Running a bulk ingest test

Continous ingest supports bulk ingest in addition to live ingest. A map reduce job that generates rfiles using the tables splits can be run. This can be run in a loop like the following to continually bulk import data.

# create the ci table if necessary
./bin/cingest createtable

# Optionally, consider lowering the split threshold to make splits happen more 
# frequently while the test runs.  Choose a threshold base on the amount of data
# being imported and the desired number of splits.
# 
#   accumulo shell -u root -p secret -e 'config -t ci -s table.split.threshold=32M'

for i in $(seq 1 10); do
   # run map reduce job to generate data for bulk import
   ./bin/cingest bulk /tmp/bt/$i
   # ask accumulo to import generated data
   echo -e "table ci\nimportdirectory /tmp/bt/$i/files true" | accumulo shell -u root -p secret
done
./bin/cingest verify

Another way to use this in test is to generate a lot of data and then bulk import it all at once as follows.

for i in $(seq 1 10); do
  ./bin/cingest bulk /tmp/bt/$i
done

# Optionally, copy data before importing.  This can be useful in debugging problems.
hadoop distcp hdfs://$NAMENODE/tmp/bt hdfs://$NAMENODE/tmp/bt-copy

for i in $(seq 1 10); do
  (
    echo table ci
    echo "importdirectory /tmp/bt/$i/files true"
  ) | accumulo shell -u root -p secret
  sleep 5
done

./bin/cingest verify

Bulk ingest could be run concurrently with live ingest into the same table.
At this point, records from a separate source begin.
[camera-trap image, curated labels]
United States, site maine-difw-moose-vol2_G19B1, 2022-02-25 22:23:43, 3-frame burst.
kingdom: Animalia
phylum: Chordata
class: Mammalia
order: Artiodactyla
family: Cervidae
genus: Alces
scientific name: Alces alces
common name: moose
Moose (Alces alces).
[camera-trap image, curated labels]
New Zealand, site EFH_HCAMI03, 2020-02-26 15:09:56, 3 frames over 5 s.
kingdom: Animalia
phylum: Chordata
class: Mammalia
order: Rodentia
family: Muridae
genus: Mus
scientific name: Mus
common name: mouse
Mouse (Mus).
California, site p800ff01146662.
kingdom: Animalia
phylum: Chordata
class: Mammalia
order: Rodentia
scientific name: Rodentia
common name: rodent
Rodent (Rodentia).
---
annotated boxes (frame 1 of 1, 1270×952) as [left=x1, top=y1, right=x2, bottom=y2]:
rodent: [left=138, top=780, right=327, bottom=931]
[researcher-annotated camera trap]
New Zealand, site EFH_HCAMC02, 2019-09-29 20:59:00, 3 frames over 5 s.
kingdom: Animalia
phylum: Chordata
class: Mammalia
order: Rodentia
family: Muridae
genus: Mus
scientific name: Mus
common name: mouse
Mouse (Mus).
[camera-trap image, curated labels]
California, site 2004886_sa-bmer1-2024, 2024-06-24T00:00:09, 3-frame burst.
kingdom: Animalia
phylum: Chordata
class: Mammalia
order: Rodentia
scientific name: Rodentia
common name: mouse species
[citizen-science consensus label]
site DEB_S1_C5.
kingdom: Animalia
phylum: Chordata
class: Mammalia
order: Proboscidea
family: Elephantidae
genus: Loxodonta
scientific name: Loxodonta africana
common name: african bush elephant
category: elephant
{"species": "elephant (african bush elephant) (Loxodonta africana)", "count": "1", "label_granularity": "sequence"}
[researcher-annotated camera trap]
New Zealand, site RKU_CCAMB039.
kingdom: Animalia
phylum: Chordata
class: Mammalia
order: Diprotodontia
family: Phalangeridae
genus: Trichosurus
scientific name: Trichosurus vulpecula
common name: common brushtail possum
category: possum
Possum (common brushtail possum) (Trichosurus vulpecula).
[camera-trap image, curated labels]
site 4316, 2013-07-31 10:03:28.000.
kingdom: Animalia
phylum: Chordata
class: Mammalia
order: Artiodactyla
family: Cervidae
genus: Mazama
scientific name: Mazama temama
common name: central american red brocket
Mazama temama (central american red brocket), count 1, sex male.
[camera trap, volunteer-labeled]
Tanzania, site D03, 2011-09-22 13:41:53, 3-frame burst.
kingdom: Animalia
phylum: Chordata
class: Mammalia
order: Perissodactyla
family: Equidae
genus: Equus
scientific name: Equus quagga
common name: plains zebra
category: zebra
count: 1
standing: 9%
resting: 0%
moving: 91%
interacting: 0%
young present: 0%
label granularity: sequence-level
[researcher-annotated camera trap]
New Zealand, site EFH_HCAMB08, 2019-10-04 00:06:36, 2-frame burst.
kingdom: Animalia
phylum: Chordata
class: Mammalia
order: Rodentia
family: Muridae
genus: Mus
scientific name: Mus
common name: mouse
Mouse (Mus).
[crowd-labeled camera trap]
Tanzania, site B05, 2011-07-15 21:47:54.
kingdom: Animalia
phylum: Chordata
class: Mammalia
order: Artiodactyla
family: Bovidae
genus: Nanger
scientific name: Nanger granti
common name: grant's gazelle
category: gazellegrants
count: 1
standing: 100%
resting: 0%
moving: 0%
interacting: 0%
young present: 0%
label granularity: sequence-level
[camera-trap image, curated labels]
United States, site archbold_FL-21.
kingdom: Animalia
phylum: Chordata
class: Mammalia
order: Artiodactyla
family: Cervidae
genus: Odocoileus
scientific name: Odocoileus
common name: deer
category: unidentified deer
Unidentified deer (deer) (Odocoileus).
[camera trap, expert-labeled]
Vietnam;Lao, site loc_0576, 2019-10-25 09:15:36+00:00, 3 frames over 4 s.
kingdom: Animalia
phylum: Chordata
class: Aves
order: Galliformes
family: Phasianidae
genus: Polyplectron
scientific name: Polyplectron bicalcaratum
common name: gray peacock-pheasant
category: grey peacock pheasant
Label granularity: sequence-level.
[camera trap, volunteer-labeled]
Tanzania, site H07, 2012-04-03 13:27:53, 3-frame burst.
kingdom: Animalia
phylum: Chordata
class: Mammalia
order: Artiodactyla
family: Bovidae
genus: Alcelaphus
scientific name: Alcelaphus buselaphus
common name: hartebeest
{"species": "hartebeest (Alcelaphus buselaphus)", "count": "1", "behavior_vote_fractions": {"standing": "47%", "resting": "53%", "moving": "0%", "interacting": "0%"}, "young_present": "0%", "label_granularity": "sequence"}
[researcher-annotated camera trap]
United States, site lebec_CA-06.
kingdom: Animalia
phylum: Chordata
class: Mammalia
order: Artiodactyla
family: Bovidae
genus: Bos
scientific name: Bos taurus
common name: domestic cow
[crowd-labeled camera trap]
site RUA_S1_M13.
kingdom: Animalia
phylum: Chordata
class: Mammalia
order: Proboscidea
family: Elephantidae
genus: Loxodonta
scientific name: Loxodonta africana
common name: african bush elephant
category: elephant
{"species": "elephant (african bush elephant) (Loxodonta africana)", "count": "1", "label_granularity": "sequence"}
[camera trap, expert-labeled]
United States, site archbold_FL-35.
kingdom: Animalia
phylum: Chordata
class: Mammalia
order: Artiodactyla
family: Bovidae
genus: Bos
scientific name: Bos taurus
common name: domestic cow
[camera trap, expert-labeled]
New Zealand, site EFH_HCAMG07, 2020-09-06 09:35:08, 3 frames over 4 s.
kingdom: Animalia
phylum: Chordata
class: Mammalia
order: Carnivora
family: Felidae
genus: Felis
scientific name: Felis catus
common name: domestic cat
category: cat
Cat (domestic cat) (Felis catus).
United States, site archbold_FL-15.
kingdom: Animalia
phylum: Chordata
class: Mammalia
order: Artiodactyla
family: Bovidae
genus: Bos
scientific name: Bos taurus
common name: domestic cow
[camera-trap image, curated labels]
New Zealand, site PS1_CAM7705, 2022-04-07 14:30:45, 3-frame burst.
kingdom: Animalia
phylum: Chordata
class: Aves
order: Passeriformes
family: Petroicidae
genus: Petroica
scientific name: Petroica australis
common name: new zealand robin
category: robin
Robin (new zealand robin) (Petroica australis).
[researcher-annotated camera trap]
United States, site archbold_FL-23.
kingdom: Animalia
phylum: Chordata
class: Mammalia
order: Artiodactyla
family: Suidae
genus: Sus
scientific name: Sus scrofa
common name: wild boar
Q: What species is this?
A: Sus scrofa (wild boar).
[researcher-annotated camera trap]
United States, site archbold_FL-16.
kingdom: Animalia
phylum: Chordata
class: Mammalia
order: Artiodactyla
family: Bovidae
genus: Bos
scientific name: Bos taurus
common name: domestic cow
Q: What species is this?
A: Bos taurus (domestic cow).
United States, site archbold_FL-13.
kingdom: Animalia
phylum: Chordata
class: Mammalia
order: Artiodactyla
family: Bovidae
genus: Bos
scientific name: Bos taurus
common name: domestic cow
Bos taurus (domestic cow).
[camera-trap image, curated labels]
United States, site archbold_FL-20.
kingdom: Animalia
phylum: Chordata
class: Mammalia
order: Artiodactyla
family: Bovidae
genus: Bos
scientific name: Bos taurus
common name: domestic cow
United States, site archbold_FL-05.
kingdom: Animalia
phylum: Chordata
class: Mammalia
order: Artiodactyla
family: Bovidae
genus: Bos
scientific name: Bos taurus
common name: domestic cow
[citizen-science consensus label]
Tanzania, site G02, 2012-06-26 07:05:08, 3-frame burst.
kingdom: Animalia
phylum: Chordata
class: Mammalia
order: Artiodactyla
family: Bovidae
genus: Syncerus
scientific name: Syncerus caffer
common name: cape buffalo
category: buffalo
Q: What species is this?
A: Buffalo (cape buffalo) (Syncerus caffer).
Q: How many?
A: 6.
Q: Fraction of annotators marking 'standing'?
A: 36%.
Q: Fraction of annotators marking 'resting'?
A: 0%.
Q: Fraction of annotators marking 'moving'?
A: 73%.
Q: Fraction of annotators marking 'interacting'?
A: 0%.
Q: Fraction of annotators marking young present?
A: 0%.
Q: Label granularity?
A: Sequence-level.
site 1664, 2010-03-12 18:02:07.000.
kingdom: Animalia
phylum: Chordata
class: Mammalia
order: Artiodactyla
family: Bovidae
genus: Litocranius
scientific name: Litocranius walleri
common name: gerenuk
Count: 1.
It could also be run while the agitator is running.

After bulk imports complete, could run the following commands in the Accumulo shell to see if there are any BLIP (bulk load in progress) or load markers. There should not be any.

scan -t accumulo.metadata -b ~blip -e ~blip~
scan -t accumulo.metadata -c loaded

Additionally check that no rfiles exists in the source dir.

hadoop fs -ls -R /tmp/bt | grep rf

The referenced counts output by cingest verify should equal :

test.ci.bulk.map.task * (test.ci.bulk.map.nodes -1) * num_bulk_generate_jobs

The unreferenced counts output by cingest verify should equal :

test.ci.bulk.map.task * num_bulk_generate_jobs

Its possible the counts could be slightly smaller because of collisions. However collisions are unlikely with the default settings given there are 63 bits of randomness in the row and 30 bits in the column. This gives a total of 93 bits of randomness per key.